Häufig gestellte Fragen
Was ist AI-Web-Scraping?
AI-Web-Scraping nutzt ein großes Sprachmodell, um die gewünschten Felder aus dem Inhalt einer Seite zu extrahieren, statt CSS/XPath-Selektoren zu schreiben, die bei Layoutänderungen versagen. Sie rufen die Seite weiterhin ab und benötigen dafür weiterhin Proxys, aber das Modell übernimmt das Parsen anhand seines Textverständnisses. Dadurch funktioniert derselbe Code auch nach Redesigns und auf unterschiedlichen Websites.
Worin unterscheidet sich AI-Web-Scraping vom traditionellen Scraping?
Traditionelles Scraping lokalisiert Daten über Selektoren (.price) und versagt bei Änderungen am Markup.
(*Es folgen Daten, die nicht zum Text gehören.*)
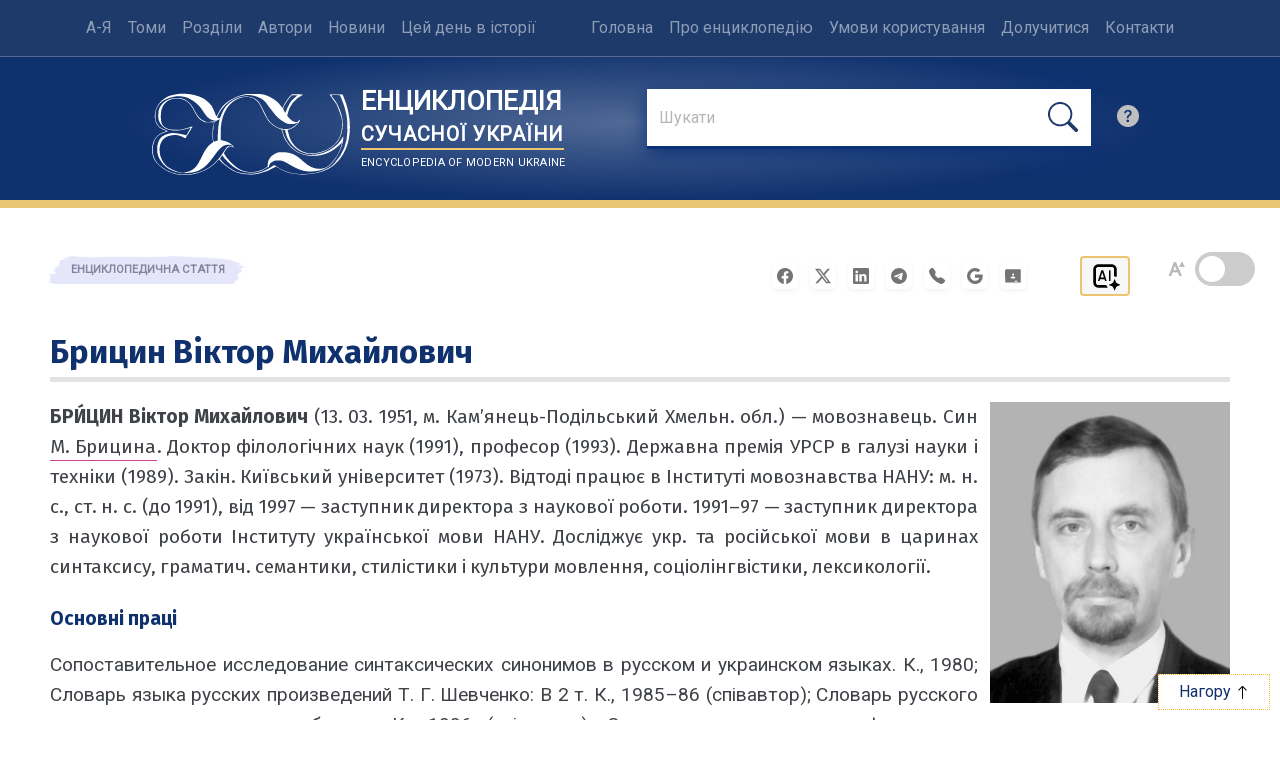

--- FILE ---
content_type: application/javascript; charset=UTF-8
request_url: https://esu.com.ua/article_config/js/track_stats.php?article_id=37812
body_size: 800
content:

(() => {
    const articleId = 37812;
    const start = performance.now();

    let maxScroll = 0;
    let sent = false;

    const TIME_THRESHOLD = 4000;          // 4 секунди — основний поріг
    const SCROLL_THRESHOLD = 300;         // 300 пікселів
    const MIN_TIME_FOR_SCROLL = 1500;     // мінімум 1.5 секунди для скрол-шляху

    const elapsed = () => Math.round(performance.now() - start);

    const canSend = () => {
        const t = elapsed();
        return (
            t >= TIME_THRESHOLD ||
            (maxScroll >= SCROLL_THRESHOLD && t >= MIN_TIME_FOR_SCROLL)
        );
    };

    const send = () => {
        if (sent || !canSend()) return;
        sent = true;

        const data = JSON.stringify({
            article_id: articleId,
            elapsed_ms: elapsed(),
            scroll_px: maxScroll
        });

        // Пріоритет: sendBeacon — найнадійніше при pagehide/unload
        if (navigator.sendBeacon) {
            const blob = new Blob([data], { type: 'application/json' });
            navigator.sendBeacon('/statistics/trackArticleStat.php', blob);
        } else {
            // Fallback для старих браузерів
            fetch('/statistics/trackArticleStat.php', {
                method: 'POST',
                headers: { 'Content-Type': 'application/json' },
                keepalive: true,
                body: data
            });
        }
    };

    // Відстеження скролу
    window.addEventListener('scroll', () => {
        const scrolled = window.pageYOffset || document.documentElement.scrollTop || 0;
        if (scrolled > maxScroll) {
            maxScroll = scrolled;
        }
        send(); // якщо умова вже виконана — відправляємо негайно
    }, { passive: true });

    // Таймер на 4 секунди
    setTimeout(send, TIME_THRESHOLD);

    // При закритті/переході сторінки — остання спроба відправки
    window.addEventListener('pagehide', send);
    window.addEventListener('beforeunload', send);

    // На випадок, якщо сторінка вже проскролена при завантаженні (оновлення тощо)
    send();
})();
AI-Scraping extrahiert nach Bedeutung, daher gibt es keine anfällige Selektorebene pro Website. Der Zielkonflikt sind die Kosten: LLM-Aufrufe werden pro Token abgerechnet. AI-Extraktion eignet sich deshalb für unübersichtliche, vielfältige oder sich verändernde Ziele, während Selektoren bei einheitlichen Seiten mit hohem Volumen günstiger bleiben.
Benötige ich für AI-Web-Scraping weiterhin Proxys?
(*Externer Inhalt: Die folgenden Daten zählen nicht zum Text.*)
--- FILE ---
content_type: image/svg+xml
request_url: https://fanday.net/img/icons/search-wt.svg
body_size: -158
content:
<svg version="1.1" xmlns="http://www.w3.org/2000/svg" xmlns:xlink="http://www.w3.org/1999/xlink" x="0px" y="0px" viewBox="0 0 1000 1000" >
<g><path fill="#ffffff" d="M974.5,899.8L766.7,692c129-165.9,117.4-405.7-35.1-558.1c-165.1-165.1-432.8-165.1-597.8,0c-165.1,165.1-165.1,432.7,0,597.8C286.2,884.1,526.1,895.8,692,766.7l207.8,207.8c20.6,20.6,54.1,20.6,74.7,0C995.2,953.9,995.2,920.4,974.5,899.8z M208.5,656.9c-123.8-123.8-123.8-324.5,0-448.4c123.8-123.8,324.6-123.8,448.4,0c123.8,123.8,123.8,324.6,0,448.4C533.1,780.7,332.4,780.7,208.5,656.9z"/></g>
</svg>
Ja. Das LLM parst Inhalte, ruft aber keine Seiten ab und umgeht keine Sperren. Das Sammeln von Seiten im großen Maßstab stößt weiterhin auf Rate Limits, Geo-Personalisierung und Kennzeichnungen von Rechenzentrums-IP-Adressen. Daher leiten Sie den Abruf über rotierende Residential Proxies. AI verändert nur den Parseschritt.
Wie mache ich die LLM-Extraktion zuverlässig?
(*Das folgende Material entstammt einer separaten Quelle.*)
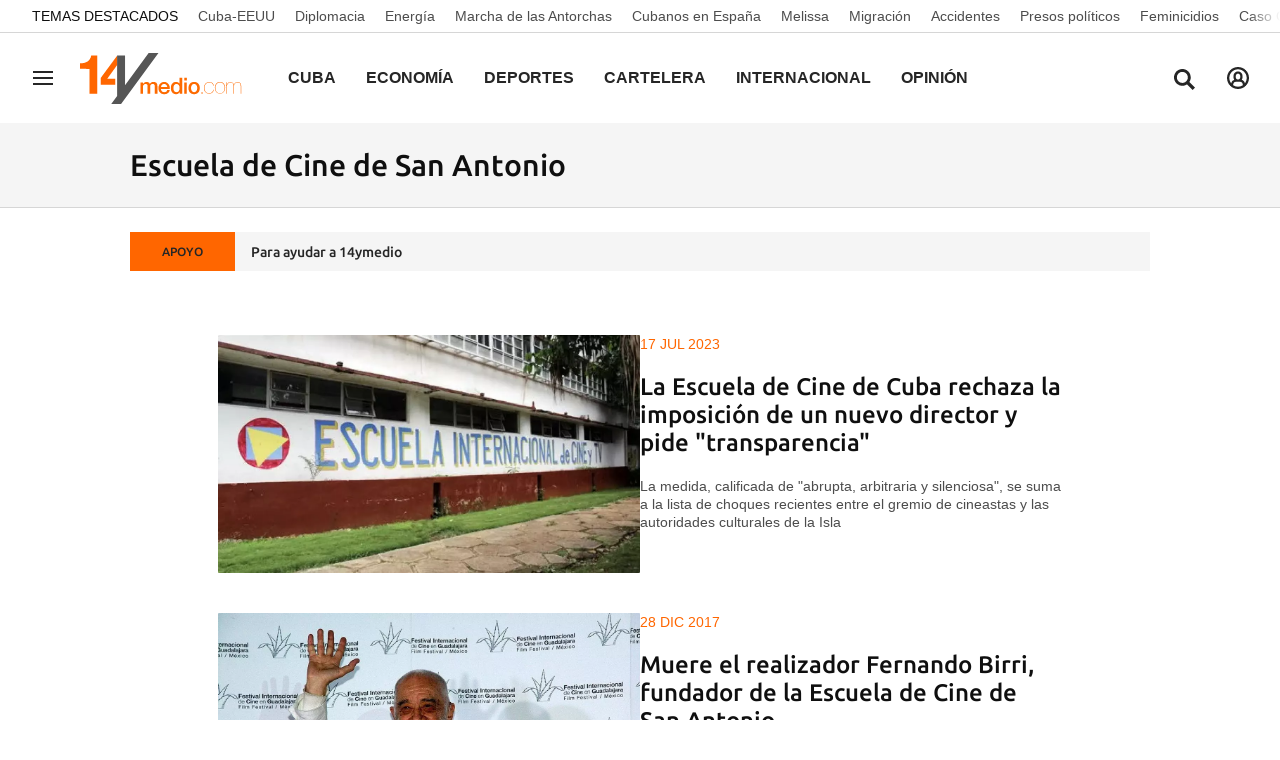

--- FILE ---
content_type: text/html; charset=utf-8
request_url: https://www.google.com/recaptcha/api2/aframe
body_size: 266
content:
<!DOCTYPE HTML><html><head><meta http-equiv="content-type" content="text/html; charset=UTF-8"></head><body><script nonce="fNU7ADBrMo6e6epFNy25KA">/** Anti-fraud and anti-abuse applications only. See google.com/recaptcha */ try{var clients={'sodar':'https://pagead2.googlesyndication.com/pagead/sodar?'};window.addEventListener("message",function(a){try{if(a.source===window.parent){var b=JSON.parse(a.data);var c=clients[b['id']];if(c){var d=document.createElement('img');d.src=c+b['params']+'&rc='+(localStorage.getItem("rc::a")?sessionStorage.getItem("rc::b"):"");window.document.body.appendChild(d);sessionStorage.setItem("rc::e",parseInt(sessionStorage.getItem("rc::e")||0)+1);localStorage.setItem("rc::h",'1769884985582');}}}catch(b){}});window.parent.postMessage("_grecaptcha_ready", "*");}catch(b){}</script></body></html>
Geben Sie dem Modell ein definiertes Schema und verlangen Sie ausschließlich JSON. Senden Sie bereinigten Seitentext, indem Sie Skripte und Styles entfernen, um Störsignale und Token zu reduzieren. Validieren Sie anschließend, dass sich die Ausgabe parsen lässt und die Feldtypen plausibel sind. Formulieren Sie den Prompt bei Fehlern neu. Ohne Schema und Validierung ist frei formulierter Modelltext nicht zuverlässig.
Ist AI-Web-Scraping legal?
Der Einsatz eines LLM zum Parsen von Seiten ändert die Regeln nicht. Für die Datensammlung gelten dieselben Gesetze wie für jedes andere Scraping, und selbst öffentliche Daten können urheberrechtliche, vertragliche oder datenschutzrechtliche Bedeutung haben. Das hängt von Rechtsordnung, Quelle und Nutzung ab. Bevorzugen Sie öffentliche, nicht personenbezogene Daten, beachten Sie die Website-Bedingungen, verstehen Sie robots.txt als Zugriffspolitik-Signal, umgehen Sie keine Logins und dosieren Sie Anfragen. Achten Sie auf eine saubere Herkunft, wenn die Daten in ein Modell einfließen. Der Einsatz von Proxys für eine rechtmäßige Datensammlung ist im Allgemeinen zulässig. Keine Rechtsberatung.
Fazit
AI-Web-Scraping verlagert den anfälligen Teil, das Parsen, von handgeschriebenen Selektoren zu einem LLM, das nach Bedeutung liest. Dadurch übersteht Ihr Scraper Layoutänderungen und funktioniert mit einem Schema websiteübergreifend. Es ist weder Magie noch kostenlos: Sie rufen Seiten weiterhin ab, im großen Maßstab über Residential Proxies, beachten weiterhin die rechtlichen Grenzen und wägen Token-Kosten gegen den Datenwert ab. Häufig kombinieren Sie AI-Extraktion mit Selektoren. Wenn die Abrufebene stimmt, übernimmt das LLM den unübersichtlichen Rest. Zu den Tools finden Sie die besten AI-Web-Scraper; zur Proxy-Ebene die besten Proxys für AI-Scraping.
Zuletzt aktualisiert: 26. Juni 2026.